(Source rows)
+ + + +
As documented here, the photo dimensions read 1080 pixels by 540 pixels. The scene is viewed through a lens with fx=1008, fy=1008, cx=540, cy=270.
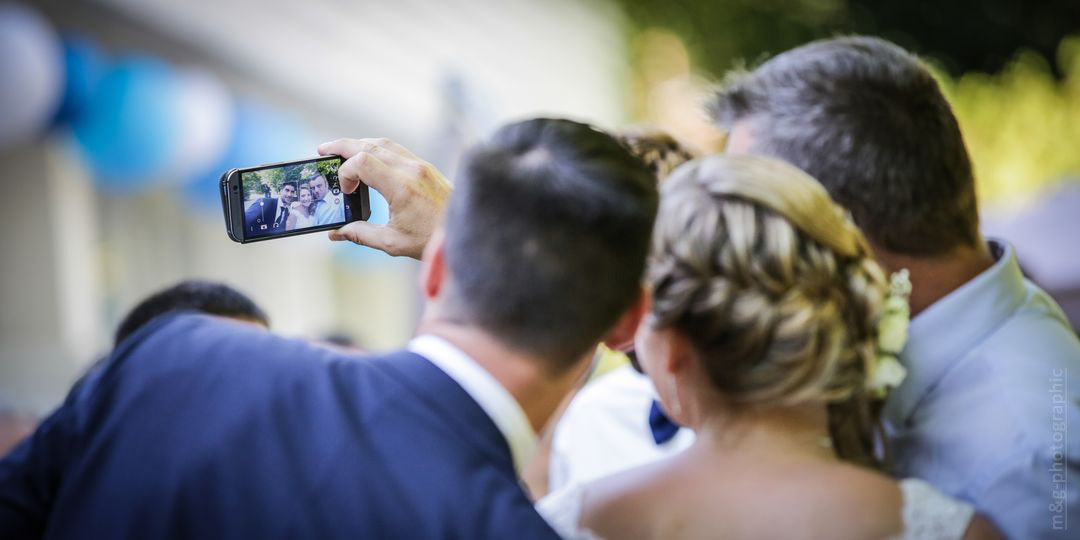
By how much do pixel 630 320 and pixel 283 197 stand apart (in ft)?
2.10

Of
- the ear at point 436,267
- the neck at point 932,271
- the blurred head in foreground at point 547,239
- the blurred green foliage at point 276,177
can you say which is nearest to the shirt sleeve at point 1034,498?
the neck at point 932,271

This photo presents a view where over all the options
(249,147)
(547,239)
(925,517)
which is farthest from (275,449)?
(249,147)

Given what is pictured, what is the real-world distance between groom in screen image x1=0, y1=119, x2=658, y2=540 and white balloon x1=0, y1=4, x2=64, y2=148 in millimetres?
2962

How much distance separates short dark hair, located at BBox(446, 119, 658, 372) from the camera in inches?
49.3

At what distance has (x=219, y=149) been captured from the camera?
17.4ft

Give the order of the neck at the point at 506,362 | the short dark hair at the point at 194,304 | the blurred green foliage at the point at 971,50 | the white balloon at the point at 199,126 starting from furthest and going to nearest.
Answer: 1. the blurred green foliage at the point at 971,50
2. the white balloon at the point at 199,126
3. the short dark hair at the point at 194,304
4. the neck at the point at 506,362

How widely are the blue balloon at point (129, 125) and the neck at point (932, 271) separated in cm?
371

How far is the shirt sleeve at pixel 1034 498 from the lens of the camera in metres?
1.65

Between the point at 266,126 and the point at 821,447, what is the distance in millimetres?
4782

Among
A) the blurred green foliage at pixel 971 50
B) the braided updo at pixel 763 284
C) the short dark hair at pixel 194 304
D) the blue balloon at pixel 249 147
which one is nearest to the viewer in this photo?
the braided updo at pixel 763 284

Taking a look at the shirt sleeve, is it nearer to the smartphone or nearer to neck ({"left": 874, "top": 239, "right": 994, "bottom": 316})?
neck ({"left": 874, "top": 239, "right": 994, "bottom": 316})

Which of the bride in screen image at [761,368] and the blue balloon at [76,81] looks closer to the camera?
the bride in screen image at [761,368]

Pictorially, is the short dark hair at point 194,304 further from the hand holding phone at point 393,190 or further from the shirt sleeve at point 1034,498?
the shirt sleeve at point 1034,498

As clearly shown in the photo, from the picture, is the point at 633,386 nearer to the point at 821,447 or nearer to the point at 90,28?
the point at 821,447
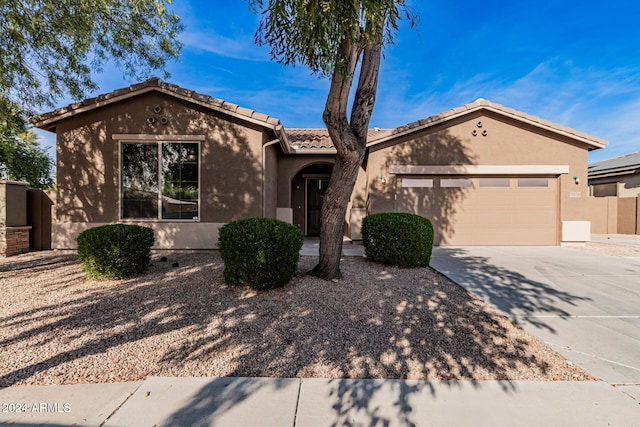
+ + + +
■ **Work required**
List each line of the rows above that contains the string "distance".

■ **Response**
Given what is pictured, what is the real-world distance between groom in screen image x1=0, y1=119, x2=658, y2=540 and white balloon x1=0, y1=4, x2=64, y2=148 in millimetres?
How much distance separates short dark hair, located at BBox(446, 119, 658, 372) from the camera in inches?
At what distance has (x=219, y=149) been captured from the camera?
Between the point at 266,126 and the point at 821,447, what is the distance in millimetres?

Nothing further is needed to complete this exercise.